REDUNDANCIES AND EMPLOYMENT ISSUES IN NUMBERS
900,000 – the overall number of jobs predicted to be lost in 2009(Source: Ernst &Young ITEM Club) • 500,000 – the overall number of jobs predicted to be lost in 2010 (Source: Ernst &Young ITEM Club) • 11,000 – the number of financial services sector lost in the final three months of 2008 (Source: CBI) • 30,000 – the additional number of financial services sector likely to be lost in first half of 2009(Source: CBI) • 244,000 – the number of people out of work in the first three months of 2009 (Source: Office for National Statistics) • 2.22 million – the overall number of people out of work (Source: Office for National Statistics)
BUT SOME GOOD NEWS – 65% of employers now expect their permanent workforce to remain the same over the next few months, with 12% anticipating a reduction and 17% predicting an increase(Source: Retail and Employment Confederation)
STRESS AND COUNSELLING SERVICES
Employers should also think about the impact that redundancy will have on employees who do not lose their jobs.
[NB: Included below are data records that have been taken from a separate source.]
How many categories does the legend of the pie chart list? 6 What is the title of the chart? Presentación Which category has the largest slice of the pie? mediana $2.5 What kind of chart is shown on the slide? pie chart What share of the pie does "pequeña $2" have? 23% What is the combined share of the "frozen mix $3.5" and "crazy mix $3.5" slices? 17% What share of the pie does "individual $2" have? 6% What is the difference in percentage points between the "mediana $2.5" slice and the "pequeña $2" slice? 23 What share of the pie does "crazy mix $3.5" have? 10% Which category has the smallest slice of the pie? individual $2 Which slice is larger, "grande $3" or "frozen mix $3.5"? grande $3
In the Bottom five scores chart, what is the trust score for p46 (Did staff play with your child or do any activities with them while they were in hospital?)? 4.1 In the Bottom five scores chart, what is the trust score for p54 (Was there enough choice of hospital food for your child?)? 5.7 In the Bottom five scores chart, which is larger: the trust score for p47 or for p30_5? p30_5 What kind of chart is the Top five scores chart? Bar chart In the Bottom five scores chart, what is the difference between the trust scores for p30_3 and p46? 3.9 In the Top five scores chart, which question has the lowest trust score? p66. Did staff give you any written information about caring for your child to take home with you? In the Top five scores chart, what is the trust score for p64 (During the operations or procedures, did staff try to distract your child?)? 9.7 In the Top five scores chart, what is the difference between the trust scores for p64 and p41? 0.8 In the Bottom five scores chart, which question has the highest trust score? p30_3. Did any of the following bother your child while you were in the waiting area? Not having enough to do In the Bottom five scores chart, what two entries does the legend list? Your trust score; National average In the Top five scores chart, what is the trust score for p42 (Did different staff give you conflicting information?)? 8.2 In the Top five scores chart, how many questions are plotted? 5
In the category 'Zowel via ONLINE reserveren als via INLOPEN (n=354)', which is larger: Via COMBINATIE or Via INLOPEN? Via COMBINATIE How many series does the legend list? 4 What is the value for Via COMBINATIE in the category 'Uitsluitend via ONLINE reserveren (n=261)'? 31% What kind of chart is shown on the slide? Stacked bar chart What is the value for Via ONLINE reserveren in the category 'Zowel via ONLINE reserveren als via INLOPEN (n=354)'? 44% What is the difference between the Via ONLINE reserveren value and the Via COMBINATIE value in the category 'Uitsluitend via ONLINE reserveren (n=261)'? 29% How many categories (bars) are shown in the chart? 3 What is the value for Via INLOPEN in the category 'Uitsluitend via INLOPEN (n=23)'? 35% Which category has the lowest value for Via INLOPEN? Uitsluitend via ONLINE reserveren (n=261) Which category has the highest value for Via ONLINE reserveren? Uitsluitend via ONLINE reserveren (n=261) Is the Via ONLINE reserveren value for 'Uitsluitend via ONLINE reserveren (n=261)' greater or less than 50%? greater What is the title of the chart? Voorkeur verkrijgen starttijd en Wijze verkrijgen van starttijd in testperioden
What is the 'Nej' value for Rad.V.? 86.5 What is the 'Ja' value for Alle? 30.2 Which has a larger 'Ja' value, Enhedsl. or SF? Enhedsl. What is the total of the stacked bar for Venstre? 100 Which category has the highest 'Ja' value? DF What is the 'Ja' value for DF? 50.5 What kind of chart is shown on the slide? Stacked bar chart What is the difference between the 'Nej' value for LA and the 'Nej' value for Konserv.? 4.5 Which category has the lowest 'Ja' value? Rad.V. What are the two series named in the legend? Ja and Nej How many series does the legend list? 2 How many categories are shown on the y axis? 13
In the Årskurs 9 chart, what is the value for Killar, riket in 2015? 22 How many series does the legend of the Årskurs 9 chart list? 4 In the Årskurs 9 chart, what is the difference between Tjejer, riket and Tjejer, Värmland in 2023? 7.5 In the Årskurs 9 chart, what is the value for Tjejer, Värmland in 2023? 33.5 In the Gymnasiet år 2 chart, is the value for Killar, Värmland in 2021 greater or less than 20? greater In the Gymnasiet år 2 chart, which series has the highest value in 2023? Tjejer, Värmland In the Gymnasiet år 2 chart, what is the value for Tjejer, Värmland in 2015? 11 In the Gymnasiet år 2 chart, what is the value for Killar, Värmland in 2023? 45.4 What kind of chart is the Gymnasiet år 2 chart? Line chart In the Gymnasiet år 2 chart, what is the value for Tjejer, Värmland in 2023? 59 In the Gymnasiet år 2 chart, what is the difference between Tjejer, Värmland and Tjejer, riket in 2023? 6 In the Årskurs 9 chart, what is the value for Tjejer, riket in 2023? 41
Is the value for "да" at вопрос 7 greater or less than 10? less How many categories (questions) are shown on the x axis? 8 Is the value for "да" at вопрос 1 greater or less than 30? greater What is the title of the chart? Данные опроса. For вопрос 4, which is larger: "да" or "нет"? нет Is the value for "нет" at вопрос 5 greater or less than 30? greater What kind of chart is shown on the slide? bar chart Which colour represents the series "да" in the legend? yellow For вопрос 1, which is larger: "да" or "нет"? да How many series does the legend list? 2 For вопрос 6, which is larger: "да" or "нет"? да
Bupa has seen an increase of around 183% in the number of people in fear of redundancy since September 2008 and an increase of 41% in the number of calls to its counselling helpline about stress at work.
Dr Peter Mace, assistant medical director for Bupa Wellness, said: “The recession means that it is even more important for employers to monitor the mental wellbeing of their staff and give employees free access to counselling services to help them manage a problem before it gets to a point where they need to take time off work. This has the benefit of being a cost-effective and efficient way for employers to help their staff.”
Insurers believe the take-up of employee assistance programmes (EAPs) could increase, although if employers are cutting costs it might be difficult to persuade them of their value. Unum’s Gullen said that if employers do introduce an EAP they must ensure employees are aware of it and know how to use it.
“A number of EAPs are introduced on the back of a group risk policy and employees aren’t told how they can help, how to use them or that they are confidential,” she said.
GROUP CRITICAL ILLNESS
Insurers will consider redundancy cover on critical illness (CI) policies on a case by case basis. Under Unum’s terms, the member must be employed for cover to be effective. If the insured CI event occurred before redundancy the member must still be a member after the 14 day survival period. If the member is made redundant during this period a claim will be considered.